#### EXCERPTED TEXT
^^^^^^^^^^^^^^^^

Fortunately, this is a scenario that most of us as security professionals will never have to face. But it’s just as frightening even if the chances are remote.
As security professionals, we plan for such events on a daily basis. We train, read, organize, and attend seminars. We plan and meet with administrators. We try to encourage good security habits amongst the staff. Simply put, to do our jobs. And still it happens. In December 2007 Junior Achievement, in conjunction with Deloitte and Touché, released a survey with some startling statistics. The survey , which was intended for the workplace but translates well to our schools, stated the 39% of 13 to 18 year Old’s believe that that lying, stealing, and cheating were acceptable ways of getting ahead in life.
That’s startling enough, but 23% said that some level of violence against a co-worker is acceptable. If it is acceptable against a co-worker, what does that make it against another student?
Most of us would have seen the warning signs in the scenario I started with. But, over a period of a few years, would we just accept the fact that that student is who he is and leave him alone? I point them all out here and they are easy to see. The warning signs are always there no matter what anyone states or believes.

^^^^^^^^^^^^^^^^

#### EXTRACTED INFORMATION

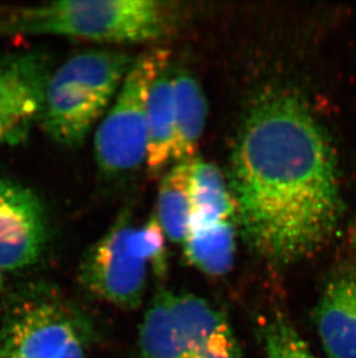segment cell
Here are the masks:
<instances>
[{"label":"cell","instance_id":"3957f363","mask_svg":"<svg viewBox=\"0 0 356 358\" xmlns=\"http://www.w3.org/2000/svg\"><path fill=\"white\" fill-rule=\"evenodd\" d=\"M168 51L151 50L135 58L114 103L98 128L95 157L102 172L121 176L138 169L147 153V101Z\"/></svg>","mask_w":356,"mask_h":358},{"label":"cell","instance_id":"5bb4252c","mask_svg":"<svg viewBox=\"0 0 356 358\" xmlns=\"http://www.w3.org/2000/svg\"><path fill=\"white\" fill-rule=\"evenodd\" d=\"M235 234L232 220L191 229L183 243L185 257L204 274L223 276L234 264Z\"/></svg>","mask_w":356,"mask_h":358},{"label":"cell","instance_id":"2e32d148","mask_svg":"<svg viewBox=\"0 0 356 358\" xmlns=\"http://www.w3.org/2000/svg\"><path fill=\"white\" fill-rule=\"evenodd\" d=\"M165 237L156 217H151L142 227H132L128 237L132 252L151 264L158 275L163 274L167 269Z\"/></svg>","mask_w":356,"mask_h":358},{"label":"cell","instance_id":"5b68a950","mask_svg":"<svg viewBox=\"0 0 356 358\" xmlns=\"http://www.w3.org/2000/svg\"><path fill=\"white\" fill-rule=\"evenodd\" d=\"M51 72L50 57L40 50L0 56V146L22 142L40 121Z\"/></svg>","mask_w":356,"mask_h":358},{"label":"cell","instance_id":"9a60e30c","mask_svg":"<svg viewBox=\"0 0 356 358\" xmlns=\"http://www.w3.org/2000/svg\"><path fill=\"white\" fill-rule=\"evenodd\" d=\"M266 358H316L288 315L274 310L259 324Z\"/></svg>","mask_w":356,"mask_h":358},{"label":"cell","instance_id":"7a4b0ae2","mask_svg":"<svg viewBox=\"0 0 356 358\" xmlns=\"http://www.w3.org/2000/svg\"><path fill=\"white\" fill-rule=\"evenodd\" d=\"M155 0H63L0 13V38L54 35L110 43L158 40L168 34L174 14Z\"/></svg>","mask_w":356,"mask_h":358},{"label":"cell","instance_id":"4fadbf2b","mask_svg":"<svg viewBox=\"0 0 356 358\" xmlns=\"http://www.w3.org/2000/svg\"><path fill=\"white\" fill-rule=\"evenodd\" d=\"M190 172L191 159L176 162L163 176L158 189L156 220L172 243H184L191 225Z\"/></svg>","mask_w":356,"mask_h":358},{"label":"cell","instance_id":"52a82bcc","mask_svg":"<svg viewBox=\"0 0 356 358\" xmlns=\"http://www.w3.org/2000/svg\"><path fill=\"white\" fill-rule=\"evenodd\" d=\"M109 102L70 62L51 72L40 122L54 142L80 145Z\"/></svg>","mask_w":356,"mask_h":358},{"label":"cell","instance_id":"ac0fdd59","mask_svg":"<svg viewBox=\"0 0 356 358\" xmlns=\"http://www.w3.org/2000/svg\"><path fill=\"white\" fill-rule=\"evenodd\" d=\"M0 358H6V355H5V352H3V345H1V342H0Z\"/></svg>","mask_w":356,"mask_h":358},{"label":"cell","instance_id":"8992f818","mask_svg":"<svg viewBox=\"0 0 356 358\" xmlns=\"http://www.w3.org/2000/svg\"><path fill=\"white\" fill-rule=\"evenodd\" d=\"M0 342L6 358H86L77 324L47 301L17 308L0 333Z\"/></svg>","mask_w":356,"mask_h":358},{"label":"cell","instance_id":"d6986e66","mask_svg":"<svg viewBox=\"0 0 356 358\" xmlns=\"http://www.w3.org/2000/svg\"><path fill=\"white\" fill-rule=\"evenodd\" d=\"M3 271H0V290H1V287H3Z\"/></svg>","mask_w":356,"mask_h":358},{"label":"cell","instance_id":"ba28073f","mask_svg":"<svg viewBox=\"0 0 356 358\" xmlns=\"http://www.w3.org/2000/svg\"><path fill=\"white\" fill-rule=\"evenodd\" d=\"M47 241V216L36 194L0 178V271L34 264Z\"/></svg>","mask_w":356,"mask_h":358},{"label":"cell","instance_id":"ffe728a7","mask_svg":"<svg viewBox=\"0 0 356 358\" xmlns=\"http://www.w3.org/2000/svg\"><path fill=\"white\" fill-rule=\"evenodd\" d=\"M354 247H355V250H356V227H355V231H354Z\"/></svg>","mask_w":356,"mask_h":358},{"label":"cell","instance_id":"e0dca14e","mask_svg":"<svg viewBox=\"0 0 356 358\" xmlns=\"http://www.w3.org/2000/svg\"><path fill=\"white\" fill-rule=\"evenodd\" d=\"M186 358H241V352L235 336L232 335L209 343Z\"/></svg>","mask_w":356,"mask_h":358},{"label":"cell","instance_id":"7c38bea8","mask_svg":"<svg viewBox=\"0 0 356 358\" xmlns=\"http://www.w3.org/2000/svg\"><path fill=\"white\" fill-rule=\"evenodd\" d=\"M190 195L192 203L190 230L232 220L236 215L235 203L221 171L200 158L191 159Z\"/></svg>","mask_w":356,"mask_h":358},{"label":"cell","instance_id":"8fae6325","mask_svg":"<svg viewBox=\"0 0 356 358\" xmlns=\"http://www.w3.org/2000/svg\"><path fill=\"white\" fill-rule=\"evenodd\" d=\"M175 138L172 159H192L205 129L207 103L200 85L185 69L172 70Z\"/></svg>","mask_w":356,"mask_h":358},{"label":"cell","instance_id":"30bf717a","mask_svg":"<svg viewBox=\"0 0 356 358\" xmlns=\"http://www.w3.org/2000/svg\"><path fill=\"white\" fill-rule=\"evenodd\" d=\"M175 138V98L172 69L165 64L151 84L147 101L146 165L156 176L172 159Z\"/></svg>","mask_w":356,"mask_h":358},{"label":"cell","instance_id":"277c9868","mask_svg":"<svg viewBox=\"0 0 356 358\" xmlns=\"http://www.w3.org/2000/svg\"><path fill=\"white\" fill-rule=\"evenodd\" d=\"M132 227L121 217L88 250L80 269L81 283L91 294L124 310L142 304L147 282V262L128 245Z\"/></svg>","mask_w":356,"mask_h":358},{"label":"cell","instance_id":"6da1fadb","mask_svg":"<svg viewBox=\"0 0 356 358\" xmlns=\"http://www.w3.org/2000/svg\"><path fill=\"white\" fill-rule=\"evenodd\" d=\"M228 186L250 250L276 267L313 257L343 213L339 167L327 132L299 95L259 94L229 164Z\"/></svg>","mask_w":356,"mask_h":358},{"label":"cell","instance_id":"9c48e42d","mask_svg":"<svg viewBox=\"0 0 356 358\" xmlns=\"http://www.w3.org/2000/svg\"><path fill=\"white\" fill-rule=\"evenodd\" d=\"M313 320L327 357L356 358V269H341L327 280Z\"/></svg>","mask_w":356,"mask_h":358}]
</instances>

^^^^^^^^^^^^^^^^

#### OBJECTIVE
Copy the school security passage above word for word, from beginning to end.

#### TASK RESPONSE
Fortunately, this is a scenario that most of us as security professionals will never have to face. But it’s just as frightening even if the chances are remote.
As security professionals, we plan for such events on a daily basis. We train, read, organize, and attend seminars. We plan and meet with administrators. We try to encourage good security habits amongst the staff. Simply put, to do our jobs. And still it happens. In December 2007 Junior Achievement, in conjunction with Deloitte and Touché, released a survey with some startling statistics. The survey , which was intended for the workplace but translates well to our schools, stated the 39% of 13 to 18 year Old’s believe that that lying, stealing, and cheating were acceptable ways of getting ahead in life.
That’s startling enough, but 23% said that some level of violence against a co-worker is acceptable. If it is acceptable against a co-worker, what does that make it against another student?
Most of us would have seen the warning signs in the scenario I started with. But, over a period of a few years, would we just accept the fact that that student is who he is and leave him alone? I point them all out here and they are easy to see. The warning signs are always there no matter what anyone states or believes.